[start Supplied records]

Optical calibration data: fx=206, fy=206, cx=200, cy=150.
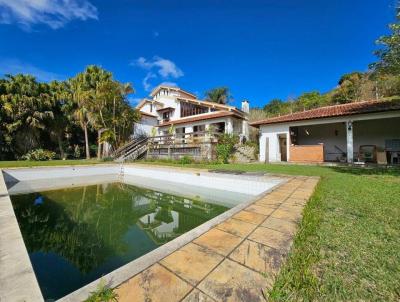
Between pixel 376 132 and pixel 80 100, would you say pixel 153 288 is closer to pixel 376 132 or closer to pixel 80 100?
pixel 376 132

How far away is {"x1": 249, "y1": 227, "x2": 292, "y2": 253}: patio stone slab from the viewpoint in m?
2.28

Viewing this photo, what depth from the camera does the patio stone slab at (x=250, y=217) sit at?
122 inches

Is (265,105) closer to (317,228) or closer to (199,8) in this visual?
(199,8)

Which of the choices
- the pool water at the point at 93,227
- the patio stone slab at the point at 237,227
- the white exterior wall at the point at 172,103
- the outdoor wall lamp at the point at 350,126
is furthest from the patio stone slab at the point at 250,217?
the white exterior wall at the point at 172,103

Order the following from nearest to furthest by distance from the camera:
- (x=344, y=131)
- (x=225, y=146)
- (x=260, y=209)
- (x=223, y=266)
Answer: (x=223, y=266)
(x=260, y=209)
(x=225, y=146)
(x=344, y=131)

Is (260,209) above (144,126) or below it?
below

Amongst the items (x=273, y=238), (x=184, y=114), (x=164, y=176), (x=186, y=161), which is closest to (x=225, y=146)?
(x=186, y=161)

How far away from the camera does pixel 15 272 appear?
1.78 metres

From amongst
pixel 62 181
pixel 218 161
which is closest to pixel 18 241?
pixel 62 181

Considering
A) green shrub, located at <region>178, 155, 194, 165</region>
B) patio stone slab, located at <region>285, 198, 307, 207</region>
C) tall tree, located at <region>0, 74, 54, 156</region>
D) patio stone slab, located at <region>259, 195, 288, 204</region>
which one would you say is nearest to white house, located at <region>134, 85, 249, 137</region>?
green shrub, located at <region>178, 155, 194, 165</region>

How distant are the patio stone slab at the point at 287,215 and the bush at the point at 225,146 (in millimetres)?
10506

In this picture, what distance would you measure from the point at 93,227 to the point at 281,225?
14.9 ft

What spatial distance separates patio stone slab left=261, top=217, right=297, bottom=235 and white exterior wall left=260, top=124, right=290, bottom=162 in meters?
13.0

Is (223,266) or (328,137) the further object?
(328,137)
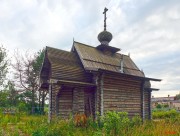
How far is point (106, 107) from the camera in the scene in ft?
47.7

[end Supplied records]
[start Supplied records]

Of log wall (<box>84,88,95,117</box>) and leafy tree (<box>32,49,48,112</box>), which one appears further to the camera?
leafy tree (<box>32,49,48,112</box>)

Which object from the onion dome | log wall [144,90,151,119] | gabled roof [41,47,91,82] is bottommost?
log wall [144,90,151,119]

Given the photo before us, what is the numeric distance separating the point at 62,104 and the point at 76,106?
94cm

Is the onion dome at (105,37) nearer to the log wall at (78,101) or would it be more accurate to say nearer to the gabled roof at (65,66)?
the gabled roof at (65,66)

[end Supplied records]

[Brief]
Identify each line of the entries above that contains the word "does" and copy those lines, treating uppercase and lowercase letters as distinct.

[Exercise output]
Viewing this photo, what depth from the camera does the patio stone slab at (x=250, y=217) sit at?
How far away from the camera does pixel 15 272 appear?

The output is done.